… another thing I really enjoyed about my trip to Korea was the chance to see Pepper in action. She and her manager graciously allowed me to sit in on a few of her classes and I was treated to some adorable and cheeky Korean kid antics, as well as a front-row seat to Pepper’s brilliant teaching style. She is effective, fun as hell but at the same time, doesn’t let the kids get away with anything that disrupts her class. She also manages to do this without being draconian or mean – something I could definitely take a few lessons in. I noticed that she was constantly on top of the situation; while teaching her lesson she would casually and immediately quell a student’s fidgety pencil or deliver a quick, “Erase that” to students who had taken it upon themselves to scrawl with pencil on the wall. All this without ever losing her stride or stopping the flow of her lesson. I thought of some of my kids – namely, Seiya, who is unhappy unless he is interrupting me – and thought, Boy; I could sure take a page out of Pepper’s book.
I had class with my dorky and restless 10 year olds yesterday. I always have a lot of fun with this class but, often, they can get a little too silly and hard to calm down. I decided to start small and try out some casual Pepper-style hyperness-quelling techniques with them.
Yasushi and Shoudai were especially silly that day. Yasushi likes to bring bugs into the classroom with him and Shoudai is fond of mimicking, but the game of the day was “Flick Anything at Each Other While Eba-sensei is Trying to Teach Vocabulary.” My usual reaction to this kind of game would be to bark out a teasing, “Okay, you turkeys, relax!” (which they don’t understand anyway) but yesterday, I quietly took away their carpet strands, pencils and erasers. They didn’t seem upset but became a little quieter and I was pleased.

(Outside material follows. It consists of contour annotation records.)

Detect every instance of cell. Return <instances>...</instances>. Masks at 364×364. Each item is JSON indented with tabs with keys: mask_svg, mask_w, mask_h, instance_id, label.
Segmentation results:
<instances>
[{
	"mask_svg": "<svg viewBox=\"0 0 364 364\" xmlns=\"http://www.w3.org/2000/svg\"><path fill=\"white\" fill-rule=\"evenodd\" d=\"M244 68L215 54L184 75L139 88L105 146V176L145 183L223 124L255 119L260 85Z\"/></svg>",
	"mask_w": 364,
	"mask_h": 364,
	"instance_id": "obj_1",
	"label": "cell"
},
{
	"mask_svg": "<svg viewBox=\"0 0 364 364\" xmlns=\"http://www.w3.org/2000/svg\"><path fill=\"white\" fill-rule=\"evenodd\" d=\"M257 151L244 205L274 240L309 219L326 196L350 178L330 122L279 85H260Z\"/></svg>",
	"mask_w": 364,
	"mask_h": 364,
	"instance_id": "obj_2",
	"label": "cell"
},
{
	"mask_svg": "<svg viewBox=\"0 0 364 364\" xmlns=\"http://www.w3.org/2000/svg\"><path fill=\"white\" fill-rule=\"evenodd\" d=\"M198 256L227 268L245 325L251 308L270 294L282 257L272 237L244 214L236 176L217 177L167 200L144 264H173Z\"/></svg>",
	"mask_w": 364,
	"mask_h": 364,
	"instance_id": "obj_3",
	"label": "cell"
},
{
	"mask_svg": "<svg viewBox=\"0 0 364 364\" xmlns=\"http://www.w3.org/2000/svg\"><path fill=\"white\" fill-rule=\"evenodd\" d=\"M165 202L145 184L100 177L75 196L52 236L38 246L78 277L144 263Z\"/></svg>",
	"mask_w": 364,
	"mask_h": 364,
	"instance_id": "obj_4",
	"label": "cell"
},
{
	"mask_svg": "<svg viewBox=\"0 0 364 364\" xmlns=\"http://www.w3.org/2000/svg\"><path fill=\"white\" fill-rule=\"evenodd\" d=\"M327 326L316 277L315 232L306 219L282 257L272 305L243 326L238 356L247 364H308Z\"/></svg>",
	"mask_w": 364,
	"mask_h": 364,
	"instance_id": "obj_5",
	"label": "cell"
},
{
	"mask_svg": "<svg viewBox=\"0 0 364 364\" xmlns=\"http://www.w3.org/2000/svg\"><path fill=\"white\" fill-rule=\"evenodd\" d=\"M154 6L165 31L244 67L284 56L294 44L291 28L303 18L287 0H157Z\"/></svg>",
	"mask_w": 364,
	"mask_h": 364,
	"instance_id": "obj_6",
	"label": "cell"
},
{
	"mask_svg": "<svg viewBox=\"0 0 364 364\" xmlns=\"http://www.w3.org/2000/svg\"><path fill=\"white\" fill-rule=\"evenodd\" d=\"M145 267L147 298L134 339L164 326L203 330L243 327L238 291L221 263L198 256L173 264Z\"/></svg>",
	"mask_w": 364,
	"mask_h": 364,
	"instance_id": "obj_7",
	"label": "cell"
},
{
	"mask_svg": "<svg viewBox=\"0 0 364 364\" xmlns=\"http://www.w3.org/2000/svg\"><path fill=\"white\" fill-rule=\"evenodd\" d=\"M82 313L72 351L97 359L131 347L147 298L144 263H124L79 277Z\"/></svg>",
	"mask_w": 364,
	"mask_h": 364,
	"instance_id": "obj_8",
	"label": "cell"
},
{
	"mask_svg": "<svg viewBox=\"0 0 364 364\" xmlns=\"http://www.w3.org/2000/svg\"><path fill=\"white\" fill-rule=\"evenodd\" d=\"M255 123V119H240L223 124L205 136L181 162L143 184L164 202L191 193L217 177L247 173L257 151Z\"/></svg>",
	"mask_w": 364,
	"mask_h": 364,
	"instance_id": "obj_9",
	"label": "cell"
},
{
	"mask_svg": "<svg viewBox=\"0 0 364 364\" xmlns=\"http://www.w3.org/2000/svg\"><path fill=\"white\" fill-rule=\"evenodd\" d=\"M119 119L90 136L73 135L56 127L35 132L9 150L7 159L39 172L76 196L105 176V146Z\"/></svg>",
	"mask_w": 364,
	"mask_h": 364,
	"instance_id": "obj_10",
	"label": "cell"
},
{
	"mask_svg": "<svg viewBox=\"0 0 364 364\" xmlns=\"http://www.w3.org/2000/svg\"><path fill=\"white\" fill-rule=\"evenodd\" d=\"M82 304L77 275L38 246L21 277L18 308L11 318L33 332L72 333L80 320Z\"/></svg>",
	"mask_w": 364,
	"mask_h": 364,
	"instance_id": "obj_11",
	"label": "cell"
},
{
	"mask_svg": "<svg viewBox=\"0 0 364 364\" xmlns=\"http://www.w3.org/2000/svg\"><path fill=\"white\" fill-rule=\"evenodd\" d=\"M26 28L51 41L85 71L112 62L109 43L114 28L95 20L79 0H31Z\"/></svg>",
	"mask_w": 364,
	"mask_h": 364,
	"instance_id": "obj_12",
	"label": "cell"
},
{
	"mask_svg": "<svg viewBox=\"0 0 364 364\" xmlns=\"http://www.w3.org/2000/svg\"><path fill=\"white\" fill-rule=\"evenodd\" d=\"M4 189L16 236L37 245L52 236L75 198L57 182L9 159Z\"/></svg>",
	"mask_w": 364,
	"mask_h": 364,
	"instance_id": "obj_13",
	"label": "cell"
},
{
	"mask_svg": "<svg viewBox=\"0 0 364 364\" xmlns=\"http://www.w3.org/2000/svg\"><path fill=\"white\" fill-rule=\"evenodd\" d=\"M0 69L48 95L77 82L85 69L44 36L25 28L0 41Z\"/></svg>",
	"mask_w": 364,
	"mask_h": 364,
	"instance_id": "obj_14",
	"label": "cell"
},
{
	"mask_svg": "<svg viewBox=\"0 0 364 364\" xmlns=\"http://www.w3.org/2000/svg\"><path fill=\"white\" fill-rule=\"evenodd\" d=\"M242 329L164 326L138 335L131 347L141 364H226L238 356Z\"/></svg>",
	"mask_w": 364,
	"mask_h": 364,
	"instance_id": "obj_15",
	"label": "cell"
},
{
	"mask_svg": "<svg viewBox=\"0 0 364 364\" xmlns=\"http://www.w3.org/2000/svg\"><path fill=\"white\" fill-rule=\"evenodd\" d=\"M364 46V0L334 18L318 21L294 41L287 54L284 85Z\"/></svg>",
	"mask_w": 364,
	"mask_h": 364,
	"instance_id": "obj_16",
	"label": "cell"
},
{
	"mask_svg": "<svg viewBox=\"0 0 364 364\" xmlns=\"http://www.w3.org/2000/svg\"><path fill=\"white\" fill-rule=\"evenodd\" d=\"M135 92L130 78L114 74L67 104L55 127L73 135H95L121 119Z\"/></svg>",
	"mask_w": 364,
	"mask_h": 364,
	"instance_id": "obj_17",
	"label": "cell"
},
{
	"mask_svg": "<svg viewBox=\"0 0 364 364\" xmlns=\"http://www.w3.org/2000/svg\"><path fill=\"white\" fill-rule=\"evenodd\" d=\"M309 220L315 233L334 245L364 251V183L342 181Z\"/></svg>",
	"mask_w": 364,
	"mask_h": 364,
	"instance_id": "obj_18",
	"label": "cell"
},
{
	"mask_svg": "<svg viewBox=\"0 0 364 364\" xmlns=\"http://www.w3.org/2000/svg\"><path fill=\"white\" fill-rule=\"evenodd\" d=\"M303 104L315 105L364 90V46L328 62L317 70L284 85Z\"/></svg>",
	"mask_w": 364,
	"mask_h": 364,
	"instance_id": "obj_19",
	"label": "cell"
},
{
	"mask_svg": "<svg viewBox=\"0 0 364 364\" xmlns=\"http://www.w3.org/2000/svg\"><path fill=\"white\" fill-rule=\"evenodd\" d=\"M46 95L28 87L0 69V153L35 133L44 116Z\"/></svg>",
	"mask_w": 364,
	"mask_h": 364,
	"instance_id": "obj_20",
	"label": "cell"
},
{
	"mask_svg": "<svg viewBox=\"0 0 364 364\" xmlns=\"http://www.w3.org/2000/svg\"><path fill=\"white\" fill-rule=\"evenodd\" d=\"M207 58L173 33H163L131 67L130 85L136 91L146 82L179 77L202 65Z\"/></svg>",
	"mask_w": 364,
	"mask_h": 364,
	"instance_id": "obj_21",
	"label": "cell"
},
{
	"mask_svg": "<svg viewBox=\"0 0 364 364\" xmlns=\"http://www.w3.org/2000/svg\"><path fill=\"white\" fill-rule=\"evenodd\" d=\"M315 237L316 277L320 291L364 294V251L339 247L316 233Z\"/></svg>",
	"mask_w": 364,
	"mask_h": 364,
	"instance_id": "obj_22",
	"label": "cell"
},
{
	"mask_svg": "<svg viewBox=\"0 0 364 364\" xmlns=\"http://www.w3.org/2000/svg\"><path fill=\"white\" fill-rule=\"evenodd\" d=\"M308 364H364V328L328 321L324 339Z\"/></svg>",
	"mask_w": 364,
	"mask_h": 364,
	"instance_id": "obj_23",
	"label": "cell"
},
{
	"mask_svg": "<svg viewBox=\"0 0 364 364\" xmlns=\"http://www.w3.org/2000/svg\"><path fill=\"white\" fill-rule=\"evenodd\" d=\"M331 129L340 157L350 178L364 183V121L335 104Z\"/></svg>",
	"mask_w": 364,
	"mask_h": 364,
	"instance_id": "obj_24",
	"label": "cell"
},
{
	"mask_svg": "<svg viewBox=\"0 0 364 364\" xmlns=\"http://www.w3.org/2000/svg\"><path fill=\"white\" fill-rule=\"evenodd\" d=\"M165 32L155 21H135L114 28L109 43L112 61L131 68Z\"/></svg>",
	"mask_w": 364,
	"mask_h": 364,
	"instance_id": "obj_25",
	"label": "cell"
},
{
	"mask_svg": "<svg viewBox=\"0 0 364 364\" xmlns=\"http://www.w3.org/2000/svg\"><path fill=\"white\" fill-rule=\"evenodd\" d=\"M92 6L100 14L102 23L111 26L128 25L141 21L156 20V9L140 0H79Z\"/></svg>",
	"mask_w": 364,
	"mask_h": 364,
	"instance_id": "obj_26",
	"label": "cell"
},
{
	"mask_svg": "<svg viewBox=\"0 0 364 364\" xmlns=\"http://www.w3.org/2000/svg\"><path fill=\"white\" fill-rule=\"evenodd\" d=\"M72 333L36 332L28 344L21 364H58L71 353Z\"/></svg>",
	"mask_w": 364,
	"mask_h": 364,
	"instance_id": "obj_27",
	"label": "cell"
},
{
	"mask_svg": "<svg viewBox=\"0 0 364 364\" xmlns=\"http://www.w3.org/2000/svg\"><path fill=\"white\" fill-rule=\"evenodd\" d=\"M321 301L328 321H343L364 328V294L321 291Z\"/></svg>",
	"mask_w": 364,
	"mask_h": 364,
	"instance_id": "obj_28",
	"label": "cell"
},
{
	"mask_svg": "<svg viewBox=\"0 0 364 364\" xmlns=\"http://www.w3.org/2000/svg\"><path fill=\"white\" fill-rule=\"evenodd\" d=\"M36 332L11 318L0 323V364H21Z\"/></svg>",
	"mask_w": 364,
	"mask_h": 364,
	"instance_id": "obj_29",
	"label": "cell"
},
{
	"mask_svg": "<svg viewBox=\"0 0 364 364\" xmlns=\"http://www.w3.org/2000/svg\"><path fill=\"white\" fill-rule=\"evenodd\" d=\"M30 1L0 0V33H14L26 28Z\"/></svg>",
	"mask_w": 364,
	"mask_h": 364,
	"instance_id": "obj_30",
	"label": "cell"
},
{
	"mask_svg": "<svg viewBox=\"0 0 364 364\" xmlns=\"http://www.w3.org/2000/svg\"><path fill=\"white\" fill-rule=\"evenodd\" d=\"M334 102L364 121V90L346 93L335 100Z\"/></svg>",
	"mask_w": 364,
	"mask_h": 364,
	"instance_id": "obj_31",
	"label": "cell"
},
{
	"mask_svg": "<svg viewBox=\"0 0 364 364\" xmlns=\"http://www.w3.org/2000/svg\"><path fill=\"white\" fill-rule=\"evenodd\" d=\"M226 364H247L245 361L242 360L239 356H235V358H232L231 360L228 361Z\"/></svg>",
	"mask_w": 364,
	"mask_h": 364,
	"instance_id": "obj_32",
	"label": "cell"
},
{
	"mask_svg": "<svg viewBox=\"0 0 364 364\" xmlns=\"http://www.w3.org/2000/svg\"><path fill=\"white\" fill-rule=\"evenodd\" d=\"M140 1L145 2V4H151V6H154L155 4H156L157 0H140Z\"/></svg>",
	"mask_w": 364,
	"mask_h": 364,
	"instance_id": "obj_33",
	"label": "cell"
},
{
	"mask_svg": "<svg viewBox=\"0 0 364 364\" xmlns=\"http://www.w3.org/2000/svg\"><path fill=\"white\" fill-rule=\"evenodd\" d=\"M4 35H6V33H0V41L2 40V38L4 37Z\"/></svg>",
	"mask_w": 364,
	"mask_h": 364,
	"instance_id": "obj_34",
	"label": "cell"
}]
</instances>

“What’s this?” I asked, holding up the flashcard for “boat.”
“Boat,” they said listlessly.
“Boat!” I repeated with dramatic glee. They laughed.
“What’s this?” I asked, holding up the flashcard for “helicopter.”
“Helicopter,” said Kazu.
“Good, Kazu!” I said, and as I was about to flip to the next flashcard, noticed the disobedient and persistent dorks flicking something small at each other yet again. I immediately shot my hand out to stop the object and retrieve it, but as I did so and brought it closer to my face to examine it, I realized that I had picked up a small, crusty scab.
At the sight of the repugnant object, all composure was regrettably lost. “What the … Jesus!” I muttered, while flinging it away from me.
“Jesus!” mocked Shoudai, giggling. “Jesus!”
“Jesus!” hooted Yasushi, Tomoyuki and Kazu.
Surely this isn’t how missionaries envisioned bringing Jesus to the English classes.